The Eye Enhancer eye cream
The Eye Enhancer ($28) hydrates, tightens, and brightens the delicate skin around the eyes. A little goes a long way, and it absorbs into the skin for an all-day brightness and de-puffing boost. Cold-pressed Robusta Coffee seed extract, which is full of antioxidants and polyphenols, reduces water retention and puffiness, and a botanical complex soothes the thin, sensitive skin around your eyes. But if you're used to a thicker eye cream this may not be for you — it's very lightweight.
The Day Eraser makeup remover and cleanser
The Day Eraser ($19) is a thicker, more oily cousin to a great micellar water. Maelove went through over 90 product iterations before landing on this one. It's a two-in-one makeup remover and face cleanser that respects the skin's natural moisture barrier and doesn't leave it feeling stripped or dry. It can remove waterproof makeup and still leave skin feeling smooth and hydrated. I like using it as a makeup remover and first cleanser because it's gentle and silky, but grabs waterproof mascara off my eyelashes without rubbing them. But, sometimes I apply too much. And since I don't wear makeup often, I tend to favor Bioderma Micellar Water for its slightly easier application.
The Deep Exfoliator face polish
The Deep Exfoliator ($24) is a good, relatively gentle exfoliant. Its ingredients include BHA (salicylic acid) and pulverized clay to draw out impurities and absorb excess sebum, and niacinamide (Vitamin B3), glycerin, allantoin, and vitamin E to restore moisture. When used a few times a week, it helps resurface your skin for better tone and texture. It works best when combined with another AHA/BHA like the Night Renewer, but it's nice on its own — and especially for sensitive skin types. If you're looking for a stronger exfoliant and don't want to buy both, I recommend buying the Night Renewer.
The NIA 10 Calming Serum
The NIA 10 Calming Serum ($27.95) is designed for dry, inflamed, sensitive, acne-prone skin. Niacinamide (vitamin B3), zinc, and white tea extract work to calm the skin and improve redness and tone over time.

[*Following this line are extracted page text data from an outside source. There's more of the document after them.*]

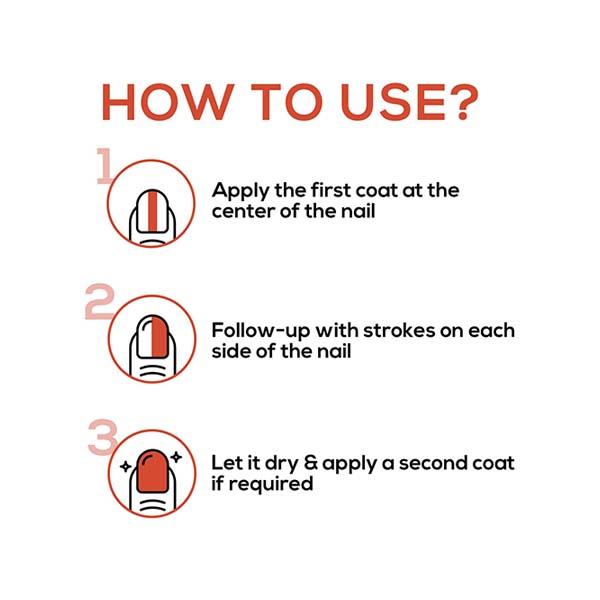 HOW TO USE?

1

Apply the first coat at the center of the nail

2

Follow-up with strokes on each side of the nail

3

Let it dry & apply a second coat if required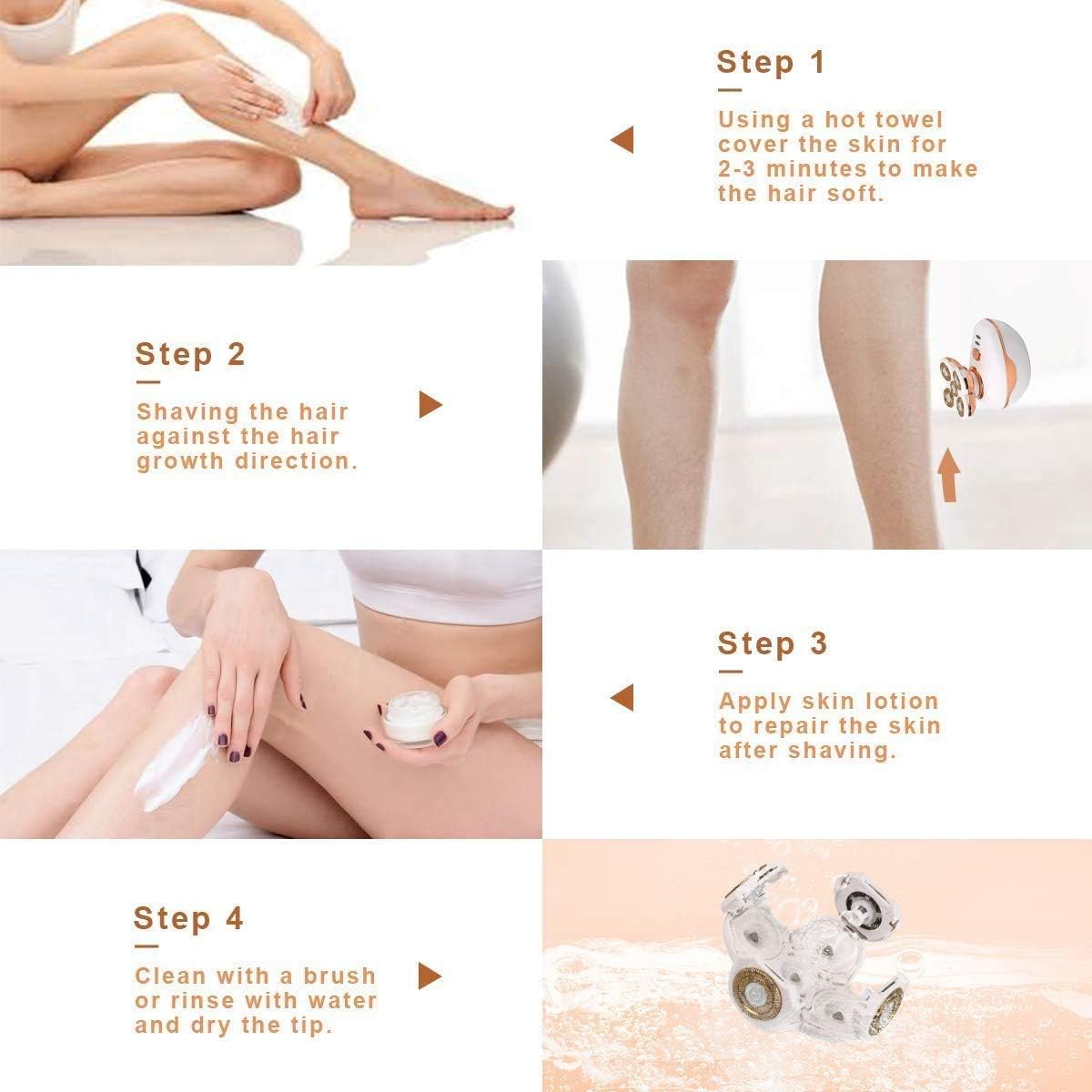 Step 1

Using a hot towel cover the skin for 2-3 minutes to make the hair soft.

Step 2

Shaving the hair against the hair growth direction.

Step 3

Apply skin lotion to repair the skin after shaving.

Step 4

Clean with a brush or rinse with water and dry the tip.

I noticed it helped calm my blemishes and made my pores look noticeably smaller. In terms of redness, it's helped slightly with steady use, but the results have not been drastic. If redness is your main concern and your skin is too sensitive for vitamin C serums, this is worth checking out as an alternative. Otherwise, the Glow Maker may be better for overall tone correction.
The Refresher face wash
The Refresher ($18.95) is a gentle cleanser that helps clean the skin without disrupting its natural moisture barrier, but it can be slightly drying if you're used to other simple, gentle cleansers like Cetaphil. The Refresher uses a blend of AHAs (lactic, malic, and tartaric) to remove dead or dull skin cells, and without a moisturizer after, it can be drying. Personally, I like that the AHAs help calm my breakouts and remove dull skin, but if you're prone to dryness, you may want to stick with Cetaphil. The internal straw also doesn't reach all the way to the bottom of the bottle, so you may have to dig for the last bit of the face wash.
The bottom line:
This radically affordable luxury skincare line is the real deal. Maelove makes both some of the best and the cheapest skincare products that I've found. And while I don't often get to stick to my own skincare routine as a product reviewer, I've surprised myself by preferring to use the cheaper Maelove products over luxury skincare I often test for work because they're simple, gentle, and effective.
I recommend Maelove to everyone who asks me for recommendations for a new everyday go-to product because it works for all skin types and doesn't cost much, but skincare is also a notoriously subjective experience. What works for me may not work for you — even a skincare line built to cater to every skin type. Luckily, Maelove has a 100-day, 100% money-back guarantee, so you're not risking much if you want to give it a try yourself.